NicheFlow's trajectory predictions substantially outperform the exact-OT-based moscot method in both anatomical localization and descendant cell-type consistency.

Highlights & Insights¶

Paradigm innovation: the first proposal of microenvironment-level (rather than single-cell-level) spatiotemporal trajectory inference, modeling cell neighborhoods holistically as point clouds and implicitly capturing spatial correlations.
Mixture-factorized VFM: the novel design of using Laplace distributions for coordinates and Gaussian distributions for features consistently improves accuracy over purely Gaussian VFM.
Scalability: the mini-batch deep learning framework handles larger-scale data compared to exact OT methods such as moscot.
Dual-mode inference: flexible support for two distinct biological scenarios—compositional changes within fixed structures and spatial migration of developing cells—via tuning the \(\lambda\) parameter.
Cross-dataset generalization: achieves top performance across three distinct biological processes: embryonic development, brain development, and brain aging.

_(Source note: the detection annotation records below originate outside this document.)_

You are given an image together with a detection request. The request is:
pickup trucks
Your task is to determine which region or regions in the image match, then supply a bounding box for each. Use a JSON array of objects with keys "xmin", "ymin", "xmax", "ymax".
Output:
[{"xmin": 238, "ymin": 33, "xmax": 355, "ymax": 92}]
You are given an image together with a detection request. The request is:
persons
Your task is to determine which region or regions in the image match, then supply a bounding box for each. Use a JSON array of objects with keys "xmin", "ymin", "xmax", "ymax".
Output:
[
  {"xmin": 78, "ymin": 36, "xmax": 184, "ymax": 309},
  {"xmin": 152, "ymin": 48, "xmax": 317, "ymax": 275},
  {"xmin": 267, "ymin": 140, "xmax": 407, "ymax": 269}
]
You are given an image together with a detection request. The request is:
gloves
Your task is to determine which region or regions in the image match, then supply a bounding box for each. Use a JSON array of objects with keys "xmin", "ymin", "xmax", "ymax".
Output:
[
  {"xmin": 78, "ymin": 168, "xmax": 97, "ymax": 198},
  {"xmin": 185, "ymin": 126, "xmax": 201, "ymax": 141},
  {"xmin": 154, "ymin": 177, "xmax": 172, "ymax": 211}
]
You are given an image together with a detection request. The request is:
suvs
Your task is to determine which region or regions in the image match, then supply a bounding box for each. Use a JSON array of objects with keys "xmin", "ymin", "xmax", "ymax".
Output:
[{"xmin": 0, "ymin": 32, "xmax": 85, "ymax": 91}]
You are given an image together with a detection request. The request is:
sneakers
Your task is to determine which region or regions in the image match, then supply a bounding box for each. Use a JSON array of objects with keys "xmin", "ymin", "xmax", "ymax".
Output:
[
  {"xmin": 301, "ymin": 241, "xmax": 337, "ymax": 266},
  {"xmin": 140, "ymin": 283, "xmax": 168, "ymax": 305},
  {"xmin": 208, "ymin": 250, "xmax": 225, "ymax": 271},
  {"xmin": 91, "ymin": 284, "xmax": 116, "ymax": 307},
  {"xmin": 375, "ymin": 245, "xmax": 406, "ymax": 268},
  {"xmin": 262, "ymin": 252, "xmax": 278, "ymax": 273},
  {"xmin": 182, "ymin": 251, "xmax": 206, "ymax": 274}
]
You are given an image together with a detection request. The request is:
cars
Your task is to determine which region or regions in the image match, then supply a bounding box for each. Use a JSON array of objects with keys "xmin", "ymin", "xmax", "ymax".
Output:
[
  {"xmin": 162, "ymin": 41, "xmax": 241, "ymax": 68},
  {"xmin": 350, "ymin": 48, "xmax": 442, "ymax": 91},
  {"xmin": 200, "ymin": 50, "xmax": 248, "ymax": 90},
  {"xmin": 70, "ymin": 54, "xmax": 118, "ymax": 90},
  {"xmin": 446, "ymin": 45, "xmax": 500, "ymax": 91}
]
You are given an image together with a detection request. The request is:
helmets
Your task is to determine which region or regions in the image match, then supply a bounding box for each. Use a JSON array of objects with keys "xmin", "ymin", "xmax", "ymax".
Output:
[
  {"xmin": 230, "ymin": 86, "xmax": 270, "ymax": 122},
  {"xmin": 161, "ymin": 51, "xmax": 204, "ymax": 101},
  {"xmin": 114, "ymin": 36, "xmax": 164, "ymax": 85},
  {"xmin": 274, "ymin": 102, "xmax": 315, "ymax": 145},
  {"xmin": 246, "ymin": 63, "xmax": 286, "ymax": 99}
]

Limitations & Future Work¶

Locality constraint: the fixed-radius microenvironment definition cannot capture tissue reorganization events spanning larger spatial scales.
Pairwise temporal modeling: adjacent time points are modeled pairwise, lacking global temporal consistency constraints across multiple time points.
Heuristic distribution family selection: the choice of Laplace/Gaussian is based on empirical intuition without an adaptive mechanism.
Evaluation limitations: 1NN-F1 depends on the accuracy of pretrained classifiers, which may introduce bias.
2D spatial coordinates only: the current framework handles only 2D spatial coordinates and has not been extended to 3D tissue reconstruction.
Gene expression dimensionality reduction: the use of the top 50 PCA components may discard subtle trajectory-relevant gene expression differences.

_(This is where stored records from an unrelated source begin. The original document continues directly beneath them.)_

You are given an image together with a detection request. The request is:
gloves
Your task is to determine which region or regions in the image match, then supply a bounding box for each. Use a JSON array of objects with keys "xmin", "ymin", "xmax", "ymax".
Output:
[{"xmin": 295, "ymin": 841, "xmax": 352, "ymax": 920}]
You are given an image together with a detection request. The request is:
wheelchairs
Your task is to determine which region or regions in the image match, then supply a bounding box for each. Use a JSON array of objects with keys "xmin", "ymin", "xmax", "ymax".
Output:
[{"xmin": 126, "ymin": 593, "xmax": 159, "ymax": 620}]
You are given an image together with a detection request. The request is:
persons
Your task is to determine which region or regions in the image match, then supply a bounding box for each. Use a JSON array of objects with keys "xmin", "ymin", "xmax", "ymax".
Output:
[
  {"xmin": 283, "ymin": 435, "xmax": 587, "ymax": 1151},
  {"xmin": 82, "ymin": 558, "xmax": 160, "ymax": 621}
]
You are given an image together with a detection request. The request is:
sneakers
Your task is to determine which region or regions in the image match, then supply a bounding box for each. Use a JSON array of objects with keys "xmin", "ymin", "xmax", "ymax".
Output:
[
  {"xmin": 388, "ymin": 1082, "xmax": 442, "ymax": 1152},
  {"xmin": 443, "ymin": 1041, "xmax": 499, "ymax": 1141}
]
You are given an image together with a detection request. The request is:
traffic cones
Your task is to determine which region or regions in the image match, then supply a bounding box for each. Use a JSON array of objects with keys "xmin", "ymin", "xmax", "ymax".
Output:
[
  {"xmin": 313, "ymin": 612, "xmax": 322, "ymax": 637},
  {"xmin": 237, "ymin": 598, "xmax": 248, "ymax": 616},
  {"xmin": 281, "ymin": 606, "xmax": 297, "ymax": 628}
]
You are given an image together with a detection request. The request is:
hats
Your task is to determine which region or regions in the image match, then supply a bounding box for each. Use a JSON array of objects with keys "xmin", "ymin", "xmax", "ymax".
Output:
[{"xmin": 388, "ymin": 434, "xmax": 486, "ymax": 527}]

moscot (Klein et al. 2025): single-cell-level Fused Gromov-Wasserstein OT; exact OT is difficult to scale and exhibits significant mass leakage in spinal cord/neural crest tracking experiments.
LUNA (Yu et al. 2025): diffusion-model-based spatial coordinate generation; does not model temporal dynamics and serves only as a spatial generation reference.
Wasserstein FM (Haviv et al. 2024): Wasserstein FM for point cloud generation, but does not address joint coordinate–feature generation or OT-based temporal trajectories.
DeST-OT (Halmos et al. 2025): semi-relaxed OT for aligning spatial sections, preserving transcriptomic and spatial proximity, but is not a generative model.
SpaTrack (Shen et al. 2025): single-cell trajectory inference using Fused Gromov-Wasserstein OT; does not handle microenvironment structure.
VFM (Eijkelboom et al. 2024): original VFM for graph generation; this work extends it to point cloud generation with a mixed distribution family.

Rating¶

Novelty: ⭐⭐⭐⭐⭐ — First to propose a microenvironment-level spatiotemporal trajectory inference paradigm; mixture-factorized VFM represents a methodological contribution.
Experimental Thoroughness: ⭐⭐⭐⭐ — Quantitative evaluation on three datasets plus qualitative biological validation in two scenarios, with complete ablation studies.
Writing Quality: ⭐⭐⭐⭐⭐ — Rigorous theoretical derivations, clear motivation, polished figures, and convincing biological validation.
Value: ⭐⭐⭐⭐ — Introduces a new computational paradigm for spatial transcriptomics, though the application scope is limited to a specific bioinformatics domain.